バタバタと騒がしい音が聞こえて、俺の部屋にミアが飛び込んで来た。
まぁいつもの事なので気にしない。



「エース!エースも何か甘い言葉で囁いてよ」
「ぶほっ。………急にどうしたんだよ」



急な話題もいつもの事だが、今日のは予想外で、さっき食堂からくすねてきた肉を喉に詰まらせかけた。
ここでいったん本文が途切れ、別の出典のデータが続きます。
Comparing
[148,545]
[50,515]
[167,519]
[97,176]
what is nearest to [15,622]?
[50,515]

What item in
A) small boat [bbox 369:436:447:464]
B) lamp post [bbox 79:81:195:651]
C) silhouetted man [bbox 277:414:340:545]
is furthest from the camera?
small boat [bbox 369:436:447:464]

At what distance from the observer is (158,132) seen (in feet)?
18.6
「だってエースあんまり甘い言葉言ってくれないじゃん」



ん?ちょっと待て。



「つーか待て。エース“も”ってどういうことだ。」
「浮気じゃないよ!ナタリーと話してたの」
「ナタリー?ああ、サッチの」
「そうそう。でね、サッチ隊長ってば毎日愛を囁いてくれるんだって!」



うげ。
あのオッサン何やってんだ。
想像するだけで気持ち悪ィ。
で、こいつは何でそう言いながら頬染めてんだ。
まあでもミアは俺の大事な彼女だから、とりあえずは聞いてやる。



「………たとえば?」
「たとえば、俺はお前と会えて世界で一番幸せだーとか君の笑顔はどんな宝石にも敵わないよとか他にも…」
「もういい…」
「ねぇだからエースもなんか言ってよー」



キラキラとした目で見たってダメだ。
俺のキャラじゃねーよ。



「そんな気持ち悪ィこと言えるかよ。鳥肌たつぜ」
「ええぇぇぇー」
「不満か」
「不満なり」
「そうか」
「えっ、そんだけ?」
「この肉旨いぞ。食ってみろ」



すげぇ俺。
話題の逸らし方完璧。



「いらないよもー。エースの馬鹿」



あれ何でだ?俺ならすぐに食いつくのに(話題にも肉にも)。
話題逸らし失敗。



「…なんでそんな歯の浮く台詞言ってほしいんだよ」
「だってドキドキしたいし、乙女の夢だよ!」
「わかんねー」
「だろうね。まあいいや。」
「いいのか」
「うん、いい。エースに頼んでも無駄だとわかったし。サッチに頼んでなんか言ってもらう」
「は?」
「じゃ、またねー!」
「ちょ、待てお前っ!……………まじかよ」



ミアは俺の制止も聞かず、バタバタと部屋から嵐のようにでていった。
止めようとあげた片手が虚しく宙をさまよう。


くそ、もう知らねえ。











「エースただいまー」
「……」



また断りもなく人の部屋に入りやがって。
よくそんな何もなかったような顔して帰って来れるよな。
俺は不機嫌なの直すつもりもねーし、笑っておかえりなんて言ってやんねーぞ。



「なにそんな怖い顔して」
「で、サッチはなんて?」
「いや、てゆうかなんでそんな機嫌悪いの?」
「……お前のせいだろ」
「え、私?なんかした??」



むかつく。
何でこいつはいつもいつも俺の思い通りになんねぇんだ。


無言でミアの細い腕を引っぱり、バランスを崩した小さな体を俺の胸の中に閉じ込める。
ぎゅー、と抱きしめた。
手加減なんてしねぇ。ミアが苦しいって言おうが、離してやんねぇ。



「…他の男に頼むとかマジありえねーんだけど」
「……」
「すげー嫉妬してんだけど、お前これどうしてくれんの?」
「エ、エース…、」
「ミアの心音すげぇ早ぇ」
「だ、だって、どきどきしてるもん…」
「出来てんじゃん。ドキドキ。乙女の夢なんだろ」
「う、うん…」



なんだよ、別に甘い言葉なんていらねーじゃん。



「だったら他の男のトコなんて行くんじゃねーよ」
「うん。もうどこにも行かない。」
「よし」



とりあえずは、ミアの言葉に満足してやる。



「あのね、エース」
「なんだ?」
「実はね、サッチに甘い言葉言われても、全然ドキドキしなかった」
「そうかよ」
「うん。甘い言葉はなくても、やっぱりエースじゃないと私ダメだわ」
「…心配すんな、俺もだ。」



くそ、今夜は覚悟しろよ!!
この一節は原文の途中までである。